Emsal Mahkeme Kararı Ankara Bölge Adliye Mahkemesi 23. Hukuk Dairesi 2019/2026 E. 2023/726 K. 26.04.2023 T.

Görüntülediğiniz mahkeme kararı henüz kesinleşmemiştir. Yararlı olması amacıyla eklenmiştir.

T.C. ANKARA BÖLGE ADLİYE MAHKEMESİ 23. HUKUK DAİRESİ
T.C.
A N K A R A
B Ö L G E A D L İ Y E M A H K E M E S İ
23. H U K U K D A İ R E S İ (İ S T İ N A F B A Ş V U R U S U N U N
E S A S T A N R E D D İ)

ESAS NO : 2019/2026
KARAR NO : 2023/726

T Ü R K M İ L L E T İ A D I N A
B Ö L G E A D L İ Y E M A H K E M E S İ K A R A R I

BAŞKAN : … …
ÜYE : … …
ÜYE : … …
KATİP : … …

İNCELENEN KARARIN:
MAHKEMESİ : Ankara 8. Asliye Ticaret Mahkemesi
TARİHİ : 04.04.2019
ESAS-KARAR NUMARASI : 2015/843 E., 2019/286 K.
DAVACI :
VEKİLİ : Av. … – (E-tebligat)
DAVALILAR :
VEKİLİ :

Davalılar …..Ltd. Şti. ve … vekilleri tarafından, yukarıda belirtilen karara karşı istinaf yasa yoluna başvurulması üzerine, 6100 sayılı Hukuk Muhakemeleri Kanunu’nun (HMK m.) 352. maddesi uyarınca, yapılan ön inceleme sonucu, eksiklik bulunmadığı anlaşıldığından inceleme aşamasına geçildi. İncelemenin dosya üzerinde yapılmasına karar verildikten sonra, dosya incelendi.
GEREĞİ GÖRÜŞÜLDÜ :
Davacı vekili, müvekkili şirket tarafından … Sokakta bulunan … Sitesi’ndeki gayrimenkuller için akkonut paket sigorta poliçesi düzenlediğini, sigortalı gayrimenkullerin bulunduğu sitede zeminden kaynaklanan kayma olayı (heyelan) nedeniyle, sigortalılara ait gayrimenkullerin bir çoğunda ve sitenin ortak alanlarında hasar meydana geldiğini, meydana gelen hasarın giderilmesi ve önleyici tedbirlerin alınması için 7.000.000,00-TL tutarında bir maliyetin hesaplandığını, … Site Yönetimi tarafından gönderilen Ankara 33. Noterliği’nin …yevmiye nolu ve 26.03.2015 tarihli ihtarnamesiyle, zararın giderilmesinin müvekkili şirket sigortalılarından talep edildiğini, sigortalıların da müvekiline başvurması üzerine hasar dosyası oluşturduklarını ve anılan ortak alanların, alt yapıların onarımı ile heyelanın devamının önlenmesi amacıyla yapılan giderler nedeniyle, müvekkili şirket tarafından 1.091.125,22-TL tutarındaki zararın sigortalılara ödendiğini ve 6102 sayılı TTK’nun 1472. maddesi uyarınca sigortalıların haklarına halef olduklarını, bu zararın meydana gelmesine neden olan davalılar … (yüklenici), … (zemin etüd raporunu hazırlayan) ve … (yapı denetim firması) tarafından ödenmesini talep ettiklerini, ancak davalıların zararı ödemediklerini belirterek ödenen bu miktarın davalılardan noter ihtarlarının tebliğinden itibaren avans faizi ile birlikte müteselsilen tahsiliyle müvekiline ödenmesine karar verilmesini talep etmiştir.

#### Yapılacak İşlemler:
1/ Mahkeme kararından "T.C. ANKARA BÖLGE" ifadesiyle başlayıp "N R E D D İ)" ifadesiyle biten bölümü aynen verin.
2/ Mahkeme kararında "Davacı vekili, müvekkili şirket tarafından" sözleriyle başlayan paragrafı temel bilgilerini koruyarak madde madde yeniden yazın.
3/ Mahkeme kararına göre, istinaf yoluyla incelenen kararı hangi mahkeme vermiştir?

#### Alıntılanan Veriler:
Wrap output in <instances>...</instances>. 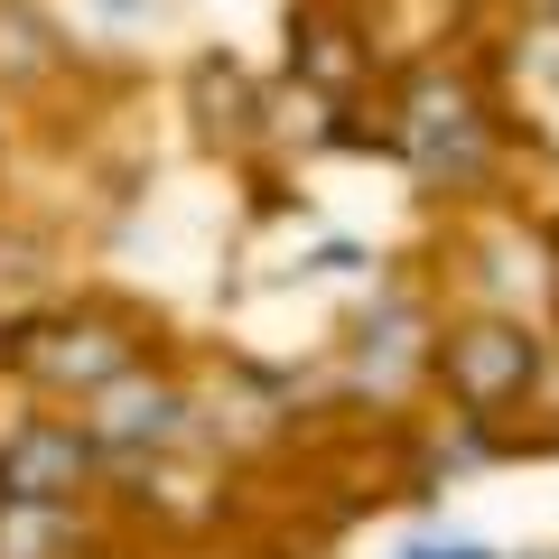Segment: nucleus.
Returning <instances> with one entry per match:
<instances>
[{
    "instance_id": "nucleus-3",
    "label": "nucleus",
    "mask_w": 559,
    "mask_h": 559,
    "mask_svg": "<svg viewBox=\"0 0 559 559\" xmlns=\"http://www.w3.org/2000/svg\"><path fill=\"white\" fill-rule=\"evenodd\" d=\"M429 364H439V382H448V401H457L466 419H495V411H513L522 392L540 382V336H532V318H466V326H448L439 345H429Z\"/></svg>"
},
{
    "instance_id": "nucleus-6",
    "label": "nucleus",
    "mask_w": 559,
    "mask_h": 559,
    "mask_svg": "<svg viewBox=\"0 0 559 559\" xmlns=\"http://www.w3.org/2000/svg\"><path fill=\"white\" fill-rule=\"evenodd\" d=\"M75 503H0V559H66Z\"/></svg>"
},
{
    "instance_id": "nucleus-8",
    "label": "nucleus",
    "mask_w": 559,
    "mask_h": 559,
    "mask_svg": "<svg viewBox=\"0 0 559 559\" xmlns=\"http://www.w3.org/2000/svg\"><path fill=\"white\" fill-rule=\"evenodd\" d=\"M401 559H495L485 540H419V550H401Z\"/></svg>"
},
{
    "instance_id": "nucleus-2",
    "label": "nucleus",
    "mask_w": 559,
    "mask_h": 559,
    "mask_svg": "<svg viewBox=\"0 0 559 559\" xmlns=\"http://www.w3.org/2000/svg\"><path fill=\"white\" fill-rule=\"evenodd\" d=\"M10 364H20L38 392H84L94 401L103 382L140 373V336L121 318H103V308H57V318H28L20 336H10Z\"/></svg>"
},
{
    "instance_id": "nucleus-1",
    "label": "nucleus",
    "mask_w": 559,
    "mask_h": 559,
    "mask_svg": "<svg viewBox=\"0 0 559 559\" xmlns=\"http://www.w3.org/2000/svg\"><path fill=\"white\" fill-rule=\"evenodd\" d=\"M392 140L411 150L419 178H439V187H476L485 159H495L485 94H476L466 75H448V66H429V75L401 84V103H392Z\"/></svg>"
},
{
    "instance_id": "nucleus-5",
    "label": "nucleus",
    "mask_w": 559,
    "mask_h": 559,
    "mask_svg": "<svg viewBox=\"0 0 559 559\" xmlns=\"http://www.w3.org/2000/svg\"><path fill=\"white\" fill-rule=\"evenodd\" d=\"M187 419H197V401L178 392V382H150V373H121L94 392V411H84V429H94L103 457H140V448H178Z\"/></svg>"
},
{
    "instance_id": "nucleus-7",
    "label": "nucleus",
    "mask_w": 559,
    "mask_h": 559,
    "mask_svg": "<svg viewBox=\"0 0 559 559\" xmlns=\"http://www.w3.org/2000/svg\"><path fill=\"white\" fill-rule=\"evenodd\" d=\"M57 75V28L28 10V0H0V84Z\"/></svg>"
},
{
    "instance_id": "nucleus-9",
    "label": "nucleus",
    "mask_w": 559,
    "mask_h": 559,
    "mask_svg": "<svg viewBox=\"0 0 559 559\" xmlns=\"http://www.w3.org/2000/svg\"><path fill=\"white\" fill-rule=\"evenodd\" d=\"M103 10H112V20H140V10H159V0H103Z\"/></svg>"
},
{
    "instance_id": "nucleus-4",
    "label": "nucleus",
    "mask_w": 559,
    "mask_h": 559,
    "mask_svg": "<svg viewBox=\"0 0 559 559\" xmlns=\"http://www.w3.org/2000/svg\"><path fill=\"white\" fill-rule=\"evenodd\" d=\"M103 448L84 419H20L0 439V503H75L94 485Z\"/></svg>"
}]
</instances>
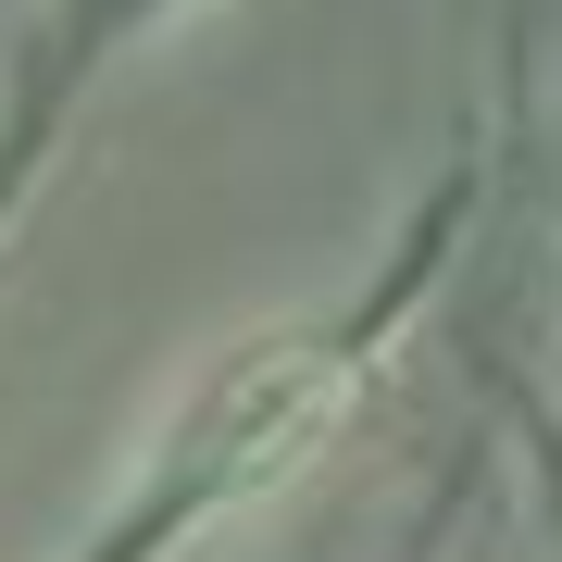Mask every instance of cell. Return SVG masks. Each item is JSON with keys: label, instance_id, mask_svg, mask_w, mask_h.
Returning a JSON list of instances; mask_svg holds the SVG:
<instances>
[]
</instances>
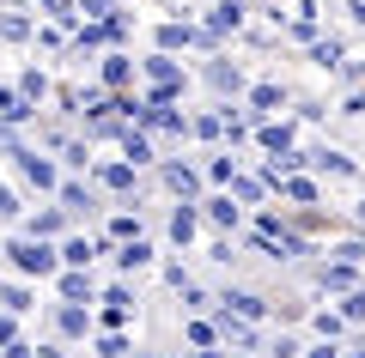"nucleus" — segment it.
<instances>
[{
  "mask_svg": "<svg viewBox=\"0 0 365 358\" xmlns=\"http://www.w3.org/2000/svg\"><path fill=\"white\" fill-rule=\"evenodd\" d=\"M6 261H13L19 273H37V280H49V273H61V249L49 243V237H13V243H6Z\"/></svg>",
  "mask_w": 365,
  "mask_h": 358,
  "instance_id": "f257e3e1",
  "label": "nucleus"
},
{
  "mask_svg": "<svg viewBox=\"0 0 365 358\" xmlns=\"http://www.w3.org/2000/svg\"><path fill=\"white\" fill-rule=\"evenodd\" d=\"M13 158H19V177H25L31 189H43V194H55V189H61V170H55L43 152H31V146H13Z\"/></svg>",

#### Cevap Listesi:
1/
T.C. ANKARA BÖLGE ADLİYE MAHKEMESİ 23. HUKUK DAİRESİ
T.C.
A N K A R A
B Ö L G E A D L İ Y E M A H K E M E S İ
23. H U K U K D A İ R E S İ (İ S T İ N A F B A Ş V U R U S U N U N
E S A S T A N R E D D İ)

2/
- Davacı sigorta şirketi, sitedeki gayrimenkuller için akkonut paket sigorta poliçesi düzenlemiştir.
- Sitede zeminden kaynaklanan kayma olayı (heyelan) nedeniyle gayrimenkullerin birçoğunda ve ortak alanlarda hasar meydana gelmiştir.
- Hasarın giderilmesi ve önleyici tedbirlerin alınması için 7.000.000,00 TL tutarında maliyet hesaplanmıştır.
- Site Yönetimi, Ankara 33. Noterliği'nin 26.03.2015 tarihli ihtarnamesiyle zararın giderilmesini sigortalılardan istemiştir.
- Şirket, ortak alanların ve altyapıların onarımı ile heyelanın devamının önlenmesi için yapılan giderlerden doğan 1.091.125,22 TL zararı sigortalılara ödemiştir.
- Şirket, 6102 sayılı TTK'nın 1472. maddesi uyarınca sigortalıların haklarına halef olmuştur.
- Davacı, ödemeyi yüklenici, zemin etüt raporunu hazırlayan ve yapı denetim firmasından istemiş, ancak davalılar ödememiştir.
- Davacı, ödenen miktarın noter ihtarlarının tebliğinden itibaren avans faiziyle birlikte davalılardan müteselsilen tahsilini talep etmiştir.

3/ Ankara 8. Asliye Ticaret Mahkemesi.